McNall’s downfall also caused problems for Merrill Lynch. Numismatic, McNall’s coin company, resigned as general partner and, while sorting through inventory, Merrill Lynch discovered that 399 coins (worth $3.3 million) were missing from the World Coin Fund. This led to legal action by investors; a second lawsuit followed, this one accusing Merrill Lynch and McNall of illegally acquiring coins in the funds. McNall confirmed these accusations in an interview where he said he smuggled coins from foreign countries and that the bulk of coins from two Merrill Lynch funds were taken illegally. The coins were eventually recovered by their rightful owner, to whom McNall had paid $100,000 per month. He probably got at least some of that money by charging $4 million to a Merrill Lynch fund for his purchase of those coins, then wired the money to a Swiss company he owned. Very sneaky!
On December 14, 1994, Bruce McNall pleaded guilty to five counts of conspiracy and fraud and admitted to defrauding six banks out of $236 million over a 10-year period. He was sentenced to 70 months in prison, although he was released 13 months early for good behavior. His fraudulent spending also trickled down to the Kings, as the team filed for bankruptcy in 1995 and remained in dire financial straits for several years.

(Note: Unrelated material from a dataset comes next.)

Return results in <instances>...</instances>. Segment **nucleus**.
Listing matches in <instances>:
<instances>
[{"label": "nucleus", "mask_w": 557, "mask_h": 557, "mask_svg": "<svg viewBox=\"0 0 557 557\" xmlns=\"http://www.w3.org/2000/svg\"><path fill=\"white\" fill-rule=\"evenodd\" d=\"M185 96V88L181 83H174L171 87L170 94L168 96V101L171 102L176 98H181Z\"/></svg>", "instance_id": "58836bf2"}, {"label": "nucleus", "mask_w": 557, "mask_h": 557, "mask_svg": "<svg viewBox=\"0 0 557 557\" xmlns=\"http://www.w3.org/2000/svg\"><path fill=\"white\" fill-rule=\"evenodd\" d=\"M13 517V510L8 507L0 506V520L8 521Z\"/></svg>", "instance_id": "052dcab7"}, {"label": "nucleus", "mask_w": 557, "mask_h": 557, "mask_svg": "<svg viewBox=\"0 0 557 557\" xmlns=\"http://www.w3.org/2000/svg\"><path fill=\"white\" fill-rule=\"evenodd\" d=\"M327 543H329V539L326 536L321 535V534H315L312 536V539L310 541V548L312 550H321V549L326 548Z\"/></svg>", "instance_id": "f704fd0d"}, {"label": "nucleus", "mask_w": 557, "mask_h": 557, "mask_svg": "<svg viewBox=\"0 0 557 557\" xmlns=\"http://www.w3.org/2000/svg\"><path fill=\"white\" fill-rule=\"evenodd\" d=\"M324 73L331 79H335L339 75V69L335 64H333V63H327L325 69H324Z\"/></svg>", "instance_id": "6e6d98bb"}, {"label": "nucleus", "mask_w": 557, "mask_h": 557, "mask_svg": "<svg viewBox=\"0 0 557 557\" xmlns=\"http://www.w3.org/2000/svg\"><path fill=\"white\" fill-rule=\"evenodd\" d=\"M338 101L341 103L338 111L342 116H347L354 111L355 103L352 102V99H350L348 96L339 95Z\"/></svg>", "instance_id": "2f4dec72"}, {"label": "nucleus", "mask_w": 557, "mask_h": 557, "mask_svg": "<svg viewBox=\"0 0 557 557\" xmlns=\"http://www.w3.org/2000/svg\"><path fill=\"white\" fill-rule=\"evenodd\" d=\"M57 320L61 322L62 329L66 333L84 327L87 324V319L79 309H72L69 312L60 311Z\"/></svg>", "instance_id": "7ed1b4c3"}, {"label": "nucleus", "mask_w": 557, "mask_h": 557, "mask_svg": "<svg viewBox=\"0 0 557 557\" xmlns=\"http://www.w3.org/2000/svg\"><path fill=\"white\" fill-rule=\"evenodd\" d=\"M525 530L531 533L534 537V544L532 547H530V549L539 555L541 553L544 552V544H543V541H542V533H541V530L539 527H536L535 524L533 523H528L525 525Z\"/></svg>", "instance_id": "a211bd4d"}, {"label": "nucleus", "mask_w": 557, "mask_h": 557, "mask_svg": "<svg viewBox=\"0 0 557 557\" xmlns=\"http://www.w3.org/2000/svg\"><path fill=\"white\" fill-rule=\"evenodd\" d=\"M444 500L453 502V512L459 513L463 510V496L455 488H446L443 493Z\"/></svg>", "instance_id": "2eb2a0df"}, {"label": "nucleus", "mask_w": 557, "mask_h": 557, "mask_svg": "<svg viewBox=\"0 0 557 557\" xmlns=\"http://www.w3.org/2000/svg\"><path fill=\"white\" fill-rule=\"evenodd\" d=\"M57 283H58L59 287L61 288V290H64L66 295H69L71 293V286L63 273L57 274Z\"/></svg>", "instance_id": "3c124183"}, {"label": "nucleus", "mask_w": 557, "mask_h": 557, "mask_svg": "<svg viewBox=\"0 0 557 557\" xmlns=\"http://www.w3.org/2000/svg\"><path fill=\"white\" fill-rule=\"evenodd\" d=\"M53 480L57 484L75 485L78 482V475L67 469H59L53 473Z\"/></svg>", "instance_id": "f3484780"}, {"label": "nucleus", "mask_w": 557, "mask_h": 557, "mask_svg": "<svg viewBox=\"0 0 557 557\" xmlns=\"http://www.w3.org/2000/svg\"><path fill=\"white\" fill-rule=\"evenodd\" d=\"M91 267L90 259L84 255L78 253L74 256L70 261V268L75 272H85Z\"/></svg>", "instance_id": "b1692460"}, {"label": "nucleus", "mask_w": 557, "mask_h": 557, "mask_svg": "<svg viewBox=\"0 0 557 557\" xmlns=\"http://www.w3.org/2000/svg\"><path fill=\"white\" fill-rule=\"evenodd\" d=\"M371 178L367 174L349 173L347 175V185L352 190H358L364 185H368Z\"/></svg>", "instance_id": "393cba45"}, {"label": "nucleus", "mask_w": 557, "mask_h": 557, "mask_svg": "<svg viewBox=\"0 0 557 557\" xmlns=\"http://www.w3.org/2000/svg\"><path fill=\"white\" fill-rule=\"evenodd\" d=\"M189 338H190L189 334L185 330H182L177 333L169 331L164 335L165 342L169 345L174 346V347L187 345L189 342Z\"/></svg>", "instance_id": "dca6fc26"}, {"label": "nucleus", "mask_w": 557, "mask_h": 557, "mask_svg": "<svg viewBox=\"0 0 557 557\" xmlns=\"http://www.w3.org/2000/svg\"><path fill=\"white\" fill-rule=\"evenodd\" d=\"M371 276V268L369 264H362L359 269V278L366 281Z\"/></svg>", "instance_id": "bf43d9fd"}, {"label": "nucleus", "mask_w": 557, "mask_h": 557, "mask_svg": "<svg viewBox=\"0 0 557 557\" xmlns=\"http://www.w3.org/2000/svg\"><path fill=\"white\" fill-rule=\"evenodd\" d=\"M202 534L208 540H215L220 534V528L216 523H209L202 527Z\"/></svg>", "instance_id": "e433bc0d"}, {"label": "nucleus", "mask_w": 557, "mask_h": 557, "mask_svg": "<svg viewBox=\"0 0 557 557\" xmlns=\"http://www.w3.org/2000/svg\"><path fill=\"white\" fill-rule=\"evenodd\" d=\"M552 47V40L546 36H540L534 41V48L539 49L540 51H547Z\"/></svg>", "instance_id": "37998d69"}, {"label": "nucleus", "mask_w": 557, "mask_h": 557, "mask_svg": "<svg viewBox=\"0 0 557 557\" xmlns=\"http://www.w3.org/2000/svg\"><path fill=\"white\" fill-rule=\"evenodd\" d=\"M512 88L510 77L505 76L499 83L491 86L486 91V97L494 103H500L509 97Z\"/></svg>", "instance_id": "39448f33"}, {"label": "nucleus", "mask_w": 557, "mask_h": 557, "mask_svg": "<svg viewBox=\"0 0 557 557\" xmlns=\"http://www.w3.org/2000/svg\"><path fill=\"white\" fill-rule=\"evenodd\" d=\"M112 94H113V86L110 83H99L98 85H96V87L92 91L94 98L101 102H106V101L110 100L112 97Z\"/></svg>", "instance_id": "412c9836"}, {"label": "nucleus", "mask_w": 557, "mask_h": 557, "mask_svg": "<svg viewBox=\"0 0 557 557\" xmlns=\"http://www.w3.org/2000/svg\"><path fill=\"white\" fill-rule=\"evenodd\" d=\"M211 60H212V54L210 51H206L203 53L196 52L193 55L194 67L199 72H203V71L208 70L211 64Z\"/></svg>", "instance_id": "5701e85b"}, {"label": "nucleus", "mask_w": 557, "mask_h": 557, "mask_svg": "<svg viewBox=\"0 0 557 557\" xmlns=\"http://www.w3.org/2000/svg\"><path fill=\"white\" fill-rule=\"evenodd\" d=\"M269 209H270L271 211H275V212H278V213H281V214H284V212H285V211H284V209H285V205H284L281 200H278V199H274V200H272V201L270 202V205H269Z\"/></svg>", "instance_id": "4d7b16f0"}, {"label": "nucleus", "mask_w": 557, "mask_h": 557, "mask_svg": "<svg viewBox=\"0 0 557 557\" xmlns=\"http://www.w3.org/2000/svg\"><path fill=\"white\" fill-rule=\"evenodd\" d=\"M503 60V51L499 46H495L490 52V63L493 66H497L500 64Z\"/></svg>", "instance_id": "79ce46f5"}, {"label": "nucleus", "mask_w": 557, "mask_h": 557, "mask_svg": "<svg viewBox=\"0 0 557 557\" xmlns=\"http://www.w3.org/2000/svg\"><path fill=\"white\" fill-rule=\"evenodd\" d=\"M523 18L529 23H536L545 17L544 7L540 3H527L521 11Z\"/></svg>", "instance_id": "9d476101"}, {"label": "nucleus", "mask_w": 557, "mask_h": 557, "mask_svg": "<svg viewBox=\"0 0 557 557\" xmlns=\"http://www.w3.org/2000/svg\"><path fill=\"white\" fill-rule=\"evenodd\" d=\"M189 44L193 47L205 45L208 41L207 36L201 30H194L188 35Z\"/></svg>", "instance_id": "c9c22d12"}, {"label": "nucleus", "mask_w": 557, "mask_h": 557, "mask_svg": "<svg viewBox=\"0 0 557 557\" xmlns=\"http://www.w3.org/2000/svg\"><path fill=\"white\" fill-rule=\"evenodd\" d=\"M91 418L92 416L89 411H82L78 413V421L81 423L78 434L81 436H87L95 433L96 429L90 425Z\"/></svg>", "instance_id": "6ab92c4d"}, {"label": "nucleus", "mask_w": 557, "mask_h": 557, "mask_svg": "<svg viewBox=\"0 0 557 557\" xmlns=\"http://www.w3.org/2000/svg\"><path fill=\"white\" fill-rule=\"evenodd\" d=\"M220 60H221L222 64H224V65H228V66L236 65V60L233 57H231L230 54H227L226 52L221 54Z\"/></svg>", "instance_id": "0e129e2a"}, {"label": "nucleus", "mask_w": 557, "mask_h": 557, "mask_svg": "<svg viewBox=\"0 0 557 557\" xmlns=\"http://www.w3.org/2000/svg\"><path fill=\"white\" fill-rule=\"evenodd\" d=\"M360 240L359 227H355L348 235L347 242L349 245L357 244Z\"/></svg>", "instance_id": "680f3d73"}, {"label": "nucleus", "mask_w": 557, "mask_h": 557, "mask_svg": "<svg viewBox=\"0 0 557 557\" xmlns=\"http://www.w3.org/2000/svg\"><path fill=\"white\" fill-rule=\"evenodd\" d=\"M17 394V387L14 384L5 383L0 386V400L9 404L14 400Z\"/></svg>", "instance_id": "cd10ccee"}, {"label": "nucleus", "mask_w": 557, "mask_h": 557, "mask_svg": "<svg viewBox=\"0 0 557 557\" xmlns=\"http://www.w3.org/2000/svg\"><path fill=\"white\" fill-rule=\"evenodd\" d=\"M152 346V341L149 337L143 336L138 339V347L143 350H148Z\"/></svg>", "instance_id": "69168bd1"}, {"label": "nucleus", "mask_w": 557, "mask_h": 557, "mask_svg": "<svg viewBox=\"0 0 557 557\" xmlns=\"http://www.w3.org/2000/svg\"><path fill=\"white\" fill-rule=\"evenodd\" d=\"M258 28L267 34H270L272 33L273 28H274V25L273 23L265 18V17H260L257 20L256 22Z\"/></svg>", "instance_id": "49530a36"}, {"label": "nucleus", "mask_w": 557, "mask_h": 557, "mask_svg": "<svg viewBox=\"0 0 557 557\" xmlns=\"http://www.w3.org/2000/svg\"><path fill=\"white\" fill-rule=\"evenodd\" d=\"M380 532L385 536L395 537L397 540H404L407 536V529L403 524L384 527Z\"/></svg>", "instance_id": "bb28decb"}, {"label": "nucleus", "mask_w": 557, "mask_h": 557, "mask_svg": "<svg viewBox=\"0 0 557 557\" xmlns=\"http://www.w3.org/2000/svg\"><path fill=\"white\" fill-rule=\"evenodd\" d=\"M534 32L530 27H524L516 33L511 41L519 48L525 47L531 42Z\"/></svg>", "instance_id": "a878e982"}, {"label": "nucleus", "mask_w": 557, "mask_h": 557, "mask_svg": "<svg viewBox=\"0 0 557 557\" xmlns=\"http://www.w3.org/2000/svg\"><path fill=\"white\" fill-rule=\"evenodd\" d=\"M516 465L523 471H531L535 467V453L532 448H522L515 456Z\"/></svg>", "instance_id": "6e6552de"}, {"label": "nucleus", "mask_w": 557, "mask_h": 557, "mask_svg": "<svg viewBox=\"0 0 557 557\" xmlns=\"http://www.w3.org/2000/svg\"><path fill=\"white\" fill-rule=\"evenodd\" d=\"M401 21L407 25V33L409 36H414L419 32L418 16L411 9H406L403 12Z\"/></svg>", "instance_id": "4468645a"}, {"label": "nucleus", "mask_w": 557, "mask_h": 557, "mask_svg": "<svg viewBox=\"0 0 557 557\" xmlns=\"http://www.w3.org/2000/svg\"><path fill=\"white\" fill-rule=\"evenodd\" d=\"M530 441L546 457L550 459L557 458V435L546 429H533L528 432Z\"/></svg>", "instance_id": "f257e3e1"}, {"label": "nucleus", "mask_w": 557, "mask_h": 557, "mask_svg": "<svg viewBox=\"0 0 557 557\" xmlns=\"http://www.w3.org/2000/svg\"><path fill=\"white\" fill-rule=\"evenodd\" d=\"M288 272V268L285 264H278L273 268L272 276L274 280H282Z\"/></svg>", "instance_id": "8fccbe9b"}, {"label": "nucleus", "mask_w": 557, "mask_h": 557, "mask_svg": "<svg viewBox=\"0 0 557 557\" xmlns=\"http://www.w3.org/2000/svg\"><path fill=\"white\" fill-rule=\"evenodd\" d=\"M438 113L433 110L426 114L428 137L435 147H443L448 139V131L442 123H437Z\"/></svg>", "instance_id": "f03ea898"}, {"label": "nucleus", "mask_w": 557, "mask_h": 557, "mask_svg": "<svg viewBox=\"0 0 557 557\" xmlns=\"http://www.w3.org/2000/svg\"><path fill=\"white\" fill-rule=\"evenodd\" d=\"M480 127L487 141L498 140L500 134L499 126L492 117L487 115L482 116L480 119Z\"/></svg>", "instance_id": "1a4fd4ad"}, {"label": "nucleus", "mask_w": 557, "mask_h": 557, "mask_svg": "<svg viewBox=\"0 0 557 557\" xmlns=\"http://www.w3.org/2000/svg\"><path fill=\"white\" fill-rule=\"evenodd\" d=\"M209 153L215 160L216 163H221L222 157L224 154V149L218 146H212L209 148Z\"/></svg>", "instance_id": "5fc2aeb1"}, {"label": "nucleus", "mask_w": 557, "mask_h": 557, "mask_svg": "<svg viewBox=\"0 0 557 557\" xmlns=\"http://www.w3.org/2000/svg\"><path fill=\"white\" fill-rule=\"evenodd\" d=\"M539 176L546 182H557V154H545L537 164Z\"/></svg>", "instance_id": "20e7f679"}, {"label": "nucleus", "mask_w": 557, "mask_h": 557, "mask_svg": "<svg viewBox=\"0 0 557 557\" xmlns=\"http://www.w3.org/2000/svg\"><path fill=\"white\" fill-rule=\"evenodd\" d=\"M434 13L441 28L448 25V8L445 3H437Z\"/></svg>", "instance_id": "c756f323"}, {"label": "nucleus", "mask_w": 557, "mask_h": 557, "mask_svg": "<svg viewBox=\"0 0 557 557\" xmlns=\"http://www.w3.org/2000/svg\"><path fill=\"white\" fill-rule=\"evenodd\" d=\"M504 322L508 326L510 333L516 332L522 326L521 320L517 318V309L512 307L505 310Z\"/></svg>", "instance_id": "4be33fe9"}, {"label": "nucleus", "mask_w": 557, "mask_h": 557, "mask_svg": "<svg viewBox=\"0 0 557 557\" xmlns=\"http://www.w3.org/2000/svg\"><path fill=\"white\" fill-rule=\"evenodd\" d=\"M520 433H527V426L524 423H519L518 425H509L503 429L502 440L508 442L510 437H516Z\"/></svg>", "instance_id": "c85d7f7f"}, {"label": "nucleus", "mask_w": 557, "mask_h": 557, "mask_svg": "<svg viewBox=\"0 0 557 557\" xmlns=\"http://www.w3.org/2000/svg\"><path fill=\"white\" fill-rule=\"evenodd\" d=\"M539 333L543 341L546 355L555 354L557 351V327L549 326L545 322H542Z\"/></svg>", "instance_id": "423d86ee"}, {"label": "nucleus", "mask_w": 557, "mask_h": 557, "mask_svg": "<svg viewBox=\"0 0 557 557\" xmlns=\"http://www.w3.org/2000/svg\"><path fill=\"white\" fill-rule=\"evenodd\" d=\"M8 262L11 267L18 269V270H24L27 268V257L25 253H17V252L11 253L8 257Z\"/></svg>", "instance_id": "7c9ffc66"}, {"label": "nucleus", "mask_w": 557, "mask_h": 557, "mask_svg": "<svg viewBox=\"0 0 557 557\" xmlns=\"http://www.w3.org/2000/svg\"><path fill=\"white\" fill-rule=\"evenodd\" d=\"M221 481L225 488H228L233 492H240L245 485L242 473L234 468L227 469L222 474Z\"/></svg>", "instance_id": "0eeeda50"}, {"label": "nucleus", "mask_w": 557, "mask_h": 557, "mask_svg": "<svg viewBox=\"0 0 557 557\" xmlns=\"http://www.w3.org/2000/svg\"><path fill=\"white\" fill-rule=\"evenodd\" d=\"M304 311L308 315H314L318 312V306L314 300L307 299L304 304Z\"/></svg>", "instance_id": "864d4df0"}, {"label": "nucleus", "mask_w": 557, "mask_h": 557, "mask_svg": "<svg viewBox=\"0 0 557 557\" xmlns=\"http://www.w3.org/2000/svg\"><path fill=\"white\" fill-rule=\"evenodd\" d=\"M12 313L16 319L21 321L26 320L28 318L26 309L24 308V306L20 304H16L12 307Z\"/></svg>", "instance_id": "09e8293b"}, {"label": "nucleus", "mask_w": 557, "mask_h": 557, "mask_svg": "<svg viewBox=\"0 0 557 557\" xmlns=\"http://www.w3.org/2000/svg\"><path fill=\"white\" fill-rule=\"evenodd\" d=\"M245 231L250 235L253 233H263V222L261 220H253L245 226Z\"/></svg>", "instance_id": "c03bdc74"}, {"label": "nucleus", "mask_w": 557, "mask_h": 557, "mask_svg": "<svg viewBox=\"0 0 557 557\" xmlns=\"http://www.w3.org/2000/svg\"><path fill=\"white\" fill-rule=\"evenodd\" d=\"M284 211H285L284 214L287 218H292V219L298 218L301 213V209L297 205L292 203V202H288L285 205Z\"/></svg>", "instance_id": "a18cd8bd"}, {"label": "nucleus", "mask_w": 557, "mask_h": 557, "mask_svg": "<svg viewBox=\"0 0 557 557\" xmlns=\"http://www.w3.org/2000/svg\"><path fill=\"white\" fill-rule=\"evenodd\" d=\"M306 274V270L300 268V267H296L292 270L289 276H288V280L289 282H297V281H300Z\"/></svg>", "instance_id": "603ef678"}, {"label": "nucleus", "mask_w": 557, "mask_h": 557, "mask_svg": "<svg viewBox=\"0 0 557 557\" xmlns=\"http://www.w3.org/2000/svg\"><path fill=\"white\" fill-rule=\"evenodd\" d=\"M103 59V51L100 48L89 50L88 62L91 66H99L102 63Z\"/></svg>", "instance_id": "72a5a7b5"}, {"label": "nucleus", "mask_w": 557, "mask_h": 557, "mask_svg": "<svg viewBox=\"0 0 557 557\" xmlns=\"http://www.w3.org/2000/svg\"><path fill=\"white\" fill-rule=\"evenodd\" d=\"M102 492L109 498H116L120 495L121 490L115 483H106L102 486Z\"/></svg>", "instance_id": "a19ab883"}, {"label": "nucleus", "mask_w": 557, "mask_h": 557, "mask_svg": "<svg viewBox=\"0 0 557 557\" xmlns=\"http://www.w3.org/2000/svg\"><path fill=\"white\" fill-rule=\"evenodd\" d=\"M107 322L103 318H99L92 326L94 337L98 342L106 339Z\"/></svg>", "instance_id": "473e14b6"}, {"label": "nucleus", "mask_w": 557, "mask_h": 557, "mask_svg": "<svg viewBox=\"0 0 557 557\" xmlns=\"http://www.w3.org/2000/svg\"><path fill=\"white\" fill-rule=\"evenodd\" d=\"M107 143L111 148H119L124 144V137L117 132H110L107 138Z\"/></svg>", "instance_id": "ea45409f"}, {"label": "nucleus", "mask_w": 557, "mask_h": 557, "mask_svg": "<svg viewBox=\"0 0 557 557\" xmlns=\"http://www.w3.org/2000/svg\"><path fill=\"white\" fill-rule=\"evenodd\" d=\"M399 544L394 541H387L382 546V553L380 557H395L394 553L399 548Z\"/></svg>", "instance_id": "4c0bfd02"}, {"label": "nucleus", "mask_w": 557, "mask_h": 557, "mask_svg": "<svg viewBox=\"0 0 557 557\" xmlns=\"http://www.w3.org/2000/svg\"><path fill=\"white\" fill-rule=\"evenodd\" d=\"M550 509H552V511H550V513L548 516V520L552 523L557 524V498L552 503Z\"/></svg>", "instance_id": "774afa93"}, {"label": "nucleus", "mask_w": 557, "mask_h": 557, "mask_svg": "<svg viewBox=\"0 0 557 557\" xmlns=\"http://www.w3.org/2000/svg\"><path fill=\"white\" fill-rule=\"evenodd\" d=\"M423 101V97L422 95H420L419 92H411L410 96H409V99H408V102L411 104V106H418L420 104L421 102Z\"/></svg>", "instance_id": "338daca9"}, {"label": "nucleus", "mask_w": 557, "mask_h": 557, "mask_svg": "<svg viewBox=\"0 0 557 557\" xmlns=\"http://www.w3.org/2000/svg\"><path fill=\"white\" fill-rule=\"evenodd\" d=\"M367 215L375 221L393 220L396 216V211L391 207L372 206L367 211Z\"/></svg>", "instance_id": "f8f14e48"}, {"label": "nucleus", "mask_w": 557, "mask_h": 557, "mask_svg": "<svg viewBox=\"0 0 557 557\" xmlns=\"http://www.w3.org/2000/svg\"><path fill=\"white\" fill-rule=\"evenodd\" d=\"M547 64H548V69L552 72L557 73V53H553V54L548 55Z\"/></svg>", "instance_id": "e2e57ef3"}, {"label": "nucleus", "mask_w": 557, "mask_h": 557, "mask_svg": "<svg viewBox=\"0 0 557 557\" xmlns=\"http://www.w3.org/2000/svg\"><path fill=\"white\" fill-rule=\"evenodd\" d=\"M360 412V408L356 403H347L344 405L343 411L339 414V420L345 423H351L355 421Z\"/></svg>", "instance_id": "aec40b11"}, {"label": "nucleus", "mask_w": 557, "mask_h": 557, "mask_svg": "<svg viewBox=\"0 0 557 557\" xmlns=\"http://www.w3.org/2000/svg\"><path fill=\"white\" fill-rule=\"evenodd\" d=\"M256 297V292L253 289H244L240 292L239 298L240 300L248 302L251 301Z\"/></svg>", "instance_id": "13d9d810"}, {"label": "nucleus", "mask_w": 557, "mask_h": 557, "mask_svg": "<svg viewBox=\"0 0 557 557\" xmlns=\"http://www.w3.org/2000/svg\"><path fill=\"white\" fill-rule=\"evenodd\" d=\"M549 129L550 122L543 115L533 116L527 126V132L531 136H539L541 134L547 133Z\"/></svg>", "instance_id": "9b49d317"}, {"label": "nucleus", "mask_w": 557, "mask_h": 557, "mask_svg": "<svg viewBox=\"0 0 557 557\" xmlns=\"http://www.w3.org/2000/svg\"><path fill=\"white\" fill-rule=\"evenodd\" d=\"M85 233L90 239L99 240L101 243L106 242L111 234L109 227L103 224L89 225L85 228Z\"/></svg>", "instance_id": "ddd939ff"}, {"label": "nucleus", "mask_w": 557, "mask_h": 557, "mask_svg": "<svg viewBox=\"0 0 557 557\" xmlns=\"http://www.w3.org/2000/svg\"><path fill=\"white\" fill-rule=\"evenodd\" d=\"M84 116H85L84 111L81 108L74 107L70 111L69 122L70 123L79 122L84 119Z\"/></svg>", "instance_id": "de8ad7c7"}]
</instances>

While in prison, McNall was visited by friends like Gretzky, Kurt Russell and Goldie Hawn, and received letters and well wishes from Eisner, Tom Hanks and television producer Barry Kemp. In 2003 McNall wrote a book titled Have Fun While It Lasts: My Rise and Fall in the Land of Fame and Fortune, and continues to work in the film industry, albeit in a much smaller production role. Today, he has a modest net worth of $3 million and runs ProCon.org, a charity that the website says is “dedicated to promoting critical thinking, education, and informed citizenship by presenting controversial issues in a straightforward, non-partisan, mostly pro-con format.”
Let’s hope McNall is a bit more level-headed this time around, but one thing is certain: if he gets into trouble, he’ll have plenty of friends he can count on to back him up.